Set task:
Quote verbatim the lines of the material from the one containing "Does point (141, 329)" through the one containing "17.7 metres", both included.

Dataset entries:
● ● ● ● ●
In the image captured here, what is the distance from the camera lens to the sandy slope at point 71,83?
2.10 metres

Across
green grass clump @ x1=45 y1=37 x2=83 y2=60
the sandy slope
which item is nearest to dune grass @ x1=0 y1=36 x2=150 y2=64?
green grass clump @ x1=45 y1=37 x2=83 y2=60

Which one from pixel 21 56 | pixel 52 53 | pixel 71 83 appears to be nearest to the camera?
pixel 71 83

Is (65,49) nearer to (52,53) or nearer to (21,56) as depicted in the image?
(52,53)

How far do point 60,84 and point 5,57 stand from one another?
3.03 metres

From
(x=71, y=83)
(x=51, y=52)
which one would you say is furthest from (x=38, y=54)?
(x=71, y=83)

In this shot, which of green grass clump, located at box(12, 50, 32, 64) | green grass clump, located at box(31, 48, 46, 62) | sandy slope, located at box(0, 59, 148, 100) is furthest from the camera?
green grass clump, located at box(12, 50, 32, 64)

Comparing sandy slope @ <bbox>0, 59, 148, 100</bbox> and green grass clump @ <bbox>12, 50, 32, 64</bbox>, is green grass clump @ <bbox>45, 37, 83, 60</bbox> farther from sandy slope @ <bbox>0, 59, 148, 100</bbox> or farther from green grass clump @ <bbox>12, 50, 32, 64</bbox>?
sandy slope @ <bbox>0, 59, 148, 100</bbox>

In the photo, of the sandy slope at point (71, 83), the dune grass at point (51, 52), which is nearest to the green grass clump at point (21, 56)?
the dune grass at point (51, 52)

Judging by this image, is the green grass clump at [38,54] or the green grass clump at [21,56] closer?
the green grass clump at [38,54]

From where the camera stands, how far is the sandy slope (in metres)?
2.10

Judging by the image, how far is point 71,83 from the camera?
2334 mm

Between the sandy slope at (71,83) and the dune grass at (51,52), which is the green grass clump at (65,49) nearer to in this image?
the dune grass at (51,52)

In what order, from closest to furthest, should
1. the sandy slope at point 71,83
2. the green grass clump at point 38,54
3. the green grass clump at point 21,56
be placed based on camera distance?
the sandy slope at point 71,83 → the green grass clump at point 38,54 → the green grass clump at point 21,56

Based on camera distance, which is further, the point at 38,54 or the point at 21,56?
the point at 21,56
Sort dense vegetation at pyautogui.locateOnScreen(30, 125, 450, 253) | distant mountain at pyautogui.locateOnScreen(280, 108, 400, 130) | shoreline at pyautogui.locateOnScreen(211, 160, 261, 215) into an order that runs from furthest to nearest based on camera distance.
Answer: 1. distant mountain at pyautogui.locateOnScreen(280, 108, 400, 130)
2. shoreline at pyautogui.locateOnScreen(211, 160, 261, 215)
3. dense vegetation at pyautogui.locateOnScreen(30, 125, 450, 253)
● ● ● ● ●
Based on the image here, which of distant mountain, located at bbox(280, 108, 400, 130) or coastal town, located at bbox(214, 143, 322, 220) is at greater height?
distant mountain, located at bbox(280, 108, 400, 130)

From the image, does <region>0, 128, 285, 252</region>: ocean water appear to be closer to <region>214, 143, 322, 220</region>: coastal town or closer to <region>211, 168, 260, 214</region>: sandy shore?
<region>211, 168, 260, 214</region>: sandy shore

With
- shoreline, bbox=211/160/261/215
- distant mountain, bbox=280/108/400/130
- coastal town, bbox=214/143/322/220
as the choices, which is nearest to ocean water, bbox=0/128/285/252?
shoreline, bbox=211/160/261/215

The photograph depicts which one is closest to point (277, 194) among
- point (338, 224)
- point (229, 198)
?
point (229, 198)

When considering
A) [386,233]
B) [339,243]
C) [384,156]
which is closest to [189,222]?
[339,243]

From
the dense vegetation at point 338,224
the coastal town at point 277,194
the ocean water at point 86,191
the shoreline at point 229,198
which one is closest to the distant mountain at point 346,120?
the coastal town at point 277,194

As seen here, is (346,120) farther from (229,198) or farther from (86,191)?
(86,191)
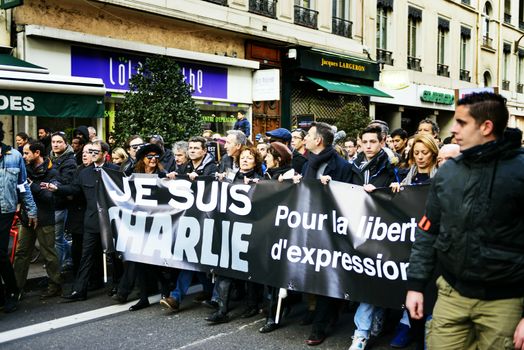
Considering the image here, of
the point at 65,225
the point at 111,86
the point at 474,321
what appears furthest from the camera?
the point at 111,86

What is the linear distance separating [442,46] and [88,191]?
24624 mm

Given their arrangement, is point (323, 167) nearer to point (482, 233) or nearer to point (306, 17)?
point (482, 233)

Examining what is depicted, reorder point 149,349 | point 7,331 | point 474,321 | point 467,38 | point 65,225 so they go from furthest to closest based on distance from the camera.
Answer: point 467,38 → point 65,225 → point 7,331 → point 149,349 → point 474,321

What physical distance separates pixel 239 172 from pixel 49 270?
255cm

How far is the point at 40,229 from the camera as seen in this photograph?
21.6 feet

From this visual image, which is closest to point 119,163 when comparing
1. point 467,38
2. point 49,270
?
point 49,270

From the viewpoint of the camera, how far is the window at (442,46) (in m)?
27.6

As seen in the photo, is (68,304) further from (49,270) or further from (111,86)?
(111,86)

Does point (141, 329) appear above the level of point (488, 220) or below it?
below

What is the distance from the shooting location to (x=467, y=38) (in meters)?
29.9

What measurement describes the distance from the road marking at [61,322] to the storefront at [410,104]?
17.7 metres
● ● ● ● ●
Solution to this exercise:
Does point (141, 329) appear above the level of point (488, 220) or below it?
below

What is the distance from the shooting location to (x=467, y=38) (in meters)?
29.9

What measurement describes the distance from the road marking at [61,322] to the storefront at [410,104]?
17.7 metres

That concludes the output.